• EXERCISE TEXT
........
A dynamic definite assignment puzzle, part 2

Sorry for that unexpected interlude into customer service horrors; thanks for your patience and let’s get right back to coding horrors!

So as not to bury the lede: the C# compiler is correct to flag the program from the last episode as having a definite assignment problem. Thanks to everyone who participated in the discussion in the comments.

Particular mentions go out to Jeffrey L. Whitledge who sketched the solution mere moments after I posted the problem, C# architect Neal Gafter who posted a concise demonstration, and former C# compiler dev Chris Burrows who slyly pointed out on Twitter that he “solved the puzzle”. Indeed, he solved it nine years ago when he designed and implemented this logic in the compiler.

The reasoning the compiler has to go through here is rather arcane, so let’s dig into it.

First off, let’s remind ourselves of the fundamental rule of dynamic in C#. We identify all the places in the program where the compiler deduces that the type of a thing is dynamic. Imagine that you then replaced that type judgment with the actual runtime type of the thing. The behaviour of the program with dynamic should be the same as the behaviour of the imaginary program where the compiler knew the runtime type.

This means that the compiler has to assume that the control flow of a program containing dynamic could be any control flow possible for any runtime type, including types that are legal but extremely weird. So let’s make an extremely weird type or two and see what happens.

I’ve already discussed in this blog how operator overloading works for the && operator. Briefly, the rules in C# are:

  • if left is false then left && right does not evaluate right, and has the same value as left
  • otherwise, left && right evaluates both operands and has the same value as left & right

Obviously those rules work for bool; to overload &&, we therefore need a way to evaluate whether left is false or not, and a way to determine the value of left & right. The “operator true” and “operator false” operators tell you whether a given value is logically true or logically false, and both must be provided if you provide either. Let’s look at an example, but we’ll make it a crazy example!

class Crazy
{
  public static bool operator true(Crazy c)
........
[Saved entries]

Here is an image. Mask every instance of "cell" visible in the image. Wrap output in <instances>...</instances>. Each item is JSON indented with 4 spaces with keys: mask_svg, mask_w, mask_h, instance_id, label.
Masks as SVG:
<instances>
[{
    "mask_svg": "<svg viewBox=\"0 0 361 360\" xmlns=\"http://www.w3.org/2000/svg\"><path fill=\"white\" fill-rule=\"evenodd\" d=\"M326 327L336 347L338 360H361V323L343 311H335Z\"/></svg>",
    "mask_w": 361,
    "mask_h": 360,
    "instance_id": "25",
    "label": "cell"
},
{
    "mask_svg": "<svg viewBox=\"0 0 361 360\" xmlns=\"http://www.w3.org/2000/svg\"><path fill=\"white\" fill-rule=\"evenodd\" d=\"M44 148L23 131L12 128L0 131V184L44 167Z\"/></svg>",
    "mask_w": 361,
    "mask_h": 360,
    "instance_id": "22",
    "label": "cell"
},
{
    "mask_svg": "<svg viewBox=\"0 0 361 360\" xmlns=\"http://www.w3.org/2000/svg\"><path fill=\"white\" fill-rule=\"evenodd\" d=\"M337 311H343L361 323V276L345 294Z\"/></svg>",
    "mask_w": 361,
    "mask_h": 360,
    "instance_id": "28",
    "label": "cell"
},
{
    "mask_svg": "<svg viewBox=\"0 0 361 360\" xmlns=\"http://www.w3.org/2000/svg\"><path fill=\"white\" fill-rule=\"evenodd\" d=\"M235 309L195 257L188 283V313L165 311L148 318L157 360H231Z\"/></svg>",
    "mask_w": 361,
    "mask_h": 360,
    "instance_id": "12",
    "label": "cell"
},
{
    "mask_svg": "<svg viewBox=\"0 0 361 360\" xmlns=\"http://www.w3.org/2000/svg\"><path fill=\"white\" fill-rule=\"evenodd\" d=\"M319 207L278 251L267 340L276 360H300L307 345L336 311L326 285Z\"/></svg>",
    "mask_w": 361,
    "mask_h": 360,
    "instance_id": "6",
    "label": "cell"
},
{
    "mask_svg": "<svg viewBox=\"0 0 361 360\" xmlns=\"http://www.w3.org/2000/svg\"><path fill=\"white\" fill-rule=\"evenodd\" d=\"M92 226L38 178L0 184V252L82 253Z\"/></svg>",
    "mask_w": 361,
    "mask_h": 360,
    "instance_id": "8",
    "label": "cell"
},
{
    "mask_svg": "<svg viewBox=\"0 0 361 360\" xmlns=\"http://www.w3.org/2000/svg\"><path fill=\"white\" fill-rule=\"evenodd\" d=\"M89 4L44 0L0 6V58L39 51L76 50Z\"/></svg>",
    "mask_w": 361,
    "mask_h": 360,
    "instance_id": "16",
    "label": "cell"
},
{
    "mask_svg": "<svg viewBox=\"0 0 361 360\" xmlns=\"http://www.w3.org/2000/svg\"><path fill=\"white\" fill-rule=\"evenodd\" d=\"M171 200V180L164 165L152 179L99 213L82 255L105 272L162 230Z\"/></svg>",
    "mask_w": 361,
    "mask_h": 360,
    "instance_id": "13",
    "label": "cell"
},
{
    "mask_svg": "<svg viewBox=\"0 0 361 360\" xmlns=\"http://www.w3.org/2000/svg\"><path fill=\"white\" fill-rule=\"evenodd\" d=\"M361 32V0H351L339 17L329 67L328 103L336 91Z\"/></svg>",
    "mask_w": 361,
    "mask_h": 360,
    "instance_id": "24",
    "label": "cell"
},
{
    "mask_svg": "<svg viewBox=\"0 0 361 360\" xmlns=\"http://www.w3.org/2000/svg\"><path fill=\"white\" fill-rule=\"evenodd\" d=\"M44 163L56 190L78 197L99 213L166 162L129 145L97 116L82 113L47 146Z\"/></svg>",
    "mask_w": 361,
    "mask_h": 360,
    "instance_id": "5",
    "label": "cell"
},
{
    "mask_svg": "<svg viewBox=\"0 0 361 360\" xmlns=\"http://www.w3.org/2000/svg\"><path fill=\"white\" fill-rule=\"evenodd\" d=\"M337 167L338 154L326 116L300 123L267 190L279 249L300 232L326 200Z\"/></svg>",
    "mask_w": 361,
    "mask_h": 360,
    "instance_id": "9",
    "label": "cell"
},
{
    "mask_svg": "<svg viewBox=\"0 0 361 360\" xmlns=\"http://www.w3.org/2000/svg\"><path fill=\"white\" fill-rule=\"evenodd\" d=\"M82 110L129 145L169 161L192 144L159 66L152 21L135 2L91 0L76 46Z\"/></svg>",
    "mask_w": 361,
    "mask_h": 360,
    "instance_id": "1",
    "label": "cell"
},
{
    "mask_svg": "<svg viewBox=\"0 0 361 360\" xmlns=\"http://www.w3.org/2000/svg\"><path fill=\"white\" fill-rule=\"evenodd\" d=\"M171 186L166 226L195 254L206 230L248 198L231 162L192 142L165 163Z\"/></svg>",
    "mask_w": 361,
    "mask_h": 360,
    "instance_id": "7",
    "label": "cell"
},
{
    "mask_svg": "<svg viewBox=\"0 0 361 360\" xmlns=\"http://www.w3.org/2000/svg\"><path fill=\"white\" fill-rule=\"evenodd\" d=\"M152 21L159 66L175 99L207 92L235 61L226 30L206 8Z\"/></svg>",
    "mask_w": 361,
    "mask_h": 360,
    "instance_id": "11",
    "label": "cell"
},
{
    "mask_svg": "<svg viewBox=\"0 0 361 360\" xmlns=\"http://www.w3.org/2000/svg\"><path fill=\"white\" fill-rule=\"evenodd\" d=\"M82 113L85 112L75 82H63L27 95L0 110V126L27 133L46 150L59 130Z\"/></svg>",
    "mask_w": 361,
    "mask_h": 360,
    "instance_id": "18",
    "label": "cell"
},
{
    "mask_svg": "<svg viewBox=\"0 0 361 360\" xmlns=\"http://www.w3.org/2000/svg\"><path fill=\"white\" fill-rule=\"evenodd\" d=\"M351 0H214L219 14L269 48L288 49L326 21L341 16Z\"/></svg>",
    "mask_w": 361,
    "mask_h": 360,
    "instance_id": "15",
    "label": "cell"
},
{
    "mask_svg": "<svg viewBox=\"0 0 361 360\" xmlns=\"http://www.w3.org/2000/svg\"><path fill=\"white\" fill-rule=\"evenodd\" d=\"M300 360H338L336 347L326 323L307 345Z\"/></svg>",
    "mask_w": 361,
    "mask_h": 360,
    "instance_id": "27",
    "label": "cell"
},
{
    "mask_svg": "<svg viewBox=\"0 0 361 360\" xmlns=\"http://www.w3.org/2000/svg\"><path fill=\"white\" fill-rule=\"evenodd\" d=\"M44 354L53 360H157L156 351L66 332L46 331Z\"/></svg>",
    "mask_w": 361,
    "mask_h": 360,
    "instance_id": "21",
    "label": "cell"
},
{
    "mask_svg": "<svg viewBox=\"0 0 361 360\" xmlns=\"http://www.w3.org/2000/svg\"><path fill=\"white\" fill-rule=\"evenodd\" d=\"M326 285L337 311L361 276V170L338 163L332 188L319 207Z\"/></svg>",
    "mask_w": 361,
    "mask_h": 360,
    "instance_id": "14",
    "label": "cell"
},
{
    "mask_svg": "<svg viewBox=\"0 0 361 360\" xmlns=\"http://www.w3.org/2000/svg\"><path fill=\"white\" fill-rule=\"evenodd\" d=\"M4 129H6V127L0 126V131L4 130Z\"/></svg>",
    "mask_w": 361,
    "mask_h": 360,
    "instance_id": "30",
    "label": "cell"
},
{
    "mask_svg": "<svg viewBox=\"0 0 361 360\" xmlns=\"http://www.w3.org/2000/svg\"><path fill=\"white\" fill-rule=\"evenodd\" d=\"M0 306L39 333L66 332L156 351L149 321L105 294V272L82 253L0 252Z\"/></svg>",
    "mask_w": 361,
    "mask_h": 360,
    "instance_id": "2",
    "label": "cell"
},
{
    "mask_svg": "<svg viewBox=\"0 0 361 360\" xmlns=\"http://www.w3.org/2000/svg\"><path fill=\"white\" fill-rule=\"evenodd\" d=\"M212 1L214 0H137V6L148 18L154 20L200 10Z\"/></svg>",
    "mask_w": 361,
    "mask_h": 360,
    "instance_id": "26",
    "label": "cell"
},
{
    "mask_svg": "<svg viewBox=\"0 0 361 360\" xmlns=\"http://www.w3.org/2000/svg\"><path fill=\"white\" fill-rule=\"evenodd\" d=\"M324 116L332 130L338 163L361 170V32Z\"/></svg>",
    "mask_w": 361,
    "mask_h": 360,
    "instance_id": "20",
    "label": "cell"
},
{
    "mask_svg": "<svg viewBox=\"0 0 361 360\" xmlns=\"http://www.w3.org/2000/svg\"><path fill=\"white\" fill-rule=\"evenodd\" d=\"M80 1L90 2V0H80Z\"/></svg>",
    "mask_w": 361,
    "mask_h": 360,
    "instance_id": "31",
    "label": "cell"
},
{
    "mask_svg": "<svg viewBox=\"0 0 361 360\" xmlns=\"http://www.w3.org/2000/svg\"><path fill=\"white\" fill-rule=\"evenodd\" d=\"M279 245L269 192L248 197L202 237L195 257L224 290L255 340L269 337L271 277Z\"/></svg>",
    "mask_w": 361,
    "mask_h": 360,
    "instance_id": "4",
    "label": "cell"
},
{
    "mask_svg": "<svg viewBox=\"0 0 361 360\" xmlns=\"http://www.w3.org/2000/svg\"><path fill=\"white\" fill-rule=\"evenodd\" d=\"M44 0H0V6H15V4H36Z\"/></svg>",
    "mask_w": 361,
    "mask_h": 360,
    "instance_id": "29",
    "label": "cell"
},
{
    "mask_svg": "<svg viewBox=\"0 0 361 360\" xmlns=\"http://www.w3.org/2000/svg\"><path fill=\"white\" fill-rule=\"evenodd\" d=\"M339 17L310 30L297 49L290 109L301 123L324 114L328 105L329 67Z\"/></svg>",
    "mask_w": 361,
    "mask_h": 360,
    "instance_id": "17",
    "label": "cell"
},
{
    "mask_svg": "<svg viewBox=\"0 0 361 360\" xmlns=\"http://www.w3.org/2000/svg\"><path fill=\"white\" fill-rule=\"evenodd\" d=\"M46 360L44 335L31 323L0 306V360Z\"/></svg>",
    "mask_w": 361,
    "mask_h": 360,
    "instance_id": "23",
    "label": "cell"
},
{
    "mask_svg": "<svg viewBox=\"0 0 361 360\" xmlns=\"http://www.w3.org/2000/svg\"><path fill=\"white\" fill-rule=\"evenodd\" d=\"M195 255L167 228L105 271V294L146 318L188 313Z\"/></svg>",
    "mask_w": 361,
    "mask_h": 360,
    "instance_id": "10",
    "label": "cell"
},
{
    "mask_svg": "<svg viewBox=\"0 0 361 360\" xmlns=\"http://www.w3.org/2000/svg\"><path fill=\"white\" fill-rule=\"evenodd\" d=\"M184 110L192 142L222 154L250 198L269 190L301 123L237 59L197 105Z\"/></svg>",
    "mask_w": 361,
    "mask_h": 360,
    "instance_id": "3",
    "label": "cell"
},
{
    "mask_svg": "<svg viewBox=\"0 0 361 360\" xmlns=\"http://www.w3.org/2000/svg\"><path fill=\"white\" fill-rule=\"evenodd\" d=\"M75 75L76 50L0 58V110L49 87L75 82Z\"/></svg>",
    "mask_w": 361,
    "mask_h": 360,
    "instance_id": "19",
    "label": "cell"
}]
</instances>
........
• ACTIONS TO TAKE
a - For each statement below, say yes or no according to the definite assignment post, and quote the deciding words: (i) The C# compiler is wrong to flag the program from the last episode. (ii) Chris Burrows designed and implemented the relevant logic in the compiler. (iii) "Operator true" may be provided without "operator false".
b - According to the definite assignment post, who posted a concise demonstration?
c - Pick up the definite assignment post where it stops and continue it.
The items are not needed for this work.

• OUTPUTS FOR THE TASKS
a -
(i) No: "the C# compiler is correct to flag the program from the last episode as having a definite assignment problem"
(ii) Yes: "he solved it nine years ago when he designed and implemented this logic in the compiler"
(iii) No: "both must be provided if you provide either"

b - C# architect Neal Gafter posted a concise demonstration.

c -
  {
    Console.WriteLine(“operator true”);
    return true;  // Um…
  }
  public static bool operator false(Crazy c)
  {
    Console.WriteLine(“operator false”);
    return true; // Oh dear…
  }
  public static Crazy operator &(Crazy a, Crazy b)
  {
    Console.WriteLine(“operator &”);
    return a;
  }
}

This is obviously weird and wrong; this program says that all instances of Crazy are logically true, and also all of them are logically false (because “is this false?” returns true) and also if we & two of them together, we get the first unconditionally. But, whatever, this is a legal program. If we have

Crazy c = GetCrazy() && GetAnother();

The code generated will be the moral equivalent of:

Crazy c1 = GetCrazy();
Crazy
 c = Crazy.operator_false(c1) ?
  c1 :
  Crazy.operator_&(c1, GetAnother());

But of course at runtime for this particular program we will always say that c1 is false, and always just take the first operand without calling GetAnother().

Already we’ve got a very strange program, but maybe it is not entirely clear how this produces a code path that has a definite assignment error. To get that, we need a second super-weird class. This one overloads equality — C# requires you to overload equality and inequality in pairs as well — and instead of returning a Boolean, it returns, you guessed it, something crazy:

class Weird
{
  public static Crazy operator ==(Weird p1, Weird p2)
  {
    Console.WriteLine(“==”);
    return new Crazy();
  }
  public static Crazy operator !=(Weird p1, Weird p2)
  {
    Console.WriteLine(“!=”);
    return new Crazy();
  }
  public override bool Equals(object obj) => true;
  public override int GetHashCode() => 0;
}

Maybe now you see where this is going, but we’re not quite there yet. Suppose we have

Weird obj = new Weird();
string str;
if (obj != null && GetString(out str))

What’s going to happen? Weird overrides !=, so this will call Weird.operator_!=, which returns Crazy, and now we have Crazy && bool, which is not legal, so the program will not compile. But what if we make Crazy convertible from bool? Then it will work! So add this to Crazy:

  public static implicit operator Crazy(bool b)
  {
    Console.WriteLine(“implicit conversion from bool “ + b);
    return new Crazy();
  }

Now what does if (obj != null && GetString(out str)) … mean?  Let’s turn it into method calls. This thing all together is:

Crazy c1 = Weird.operator_!=(obj, null);
bool b1 = Crazy.operator_false(c1);
// it is true that it is false
Crazy c2 = b1 ? 
  c1 : // This is the branch we take
  Crazy.operator_implicit(GetString(out str));
if (c2) …

But wait a minute, is if(c2) legal? Yes it is, because Crazy implements operator true, which is then called by the if statement, and it returns true!

We have just demonstrated that it is possible to write the program fragment

if (obj != null && GetString(out str))
  Console.WriteLine(obj + str);

and have the consequence get executed even if GetString is never called, and therefore str would be read before it was written, and therefore this program must be illegal. And indeed, if you remove the definite assignment error and run it, you get the output

!=
operator false
operator true

In the case where obj is dynamic, the compiler must assume the worst possible case, no matter how unlikely. It must assume that the dynamic value is one of these weird objects that overloads equality to return something crazy, and that the crazy thing can force the compiler to skip evaluating the right side but still result in a true value.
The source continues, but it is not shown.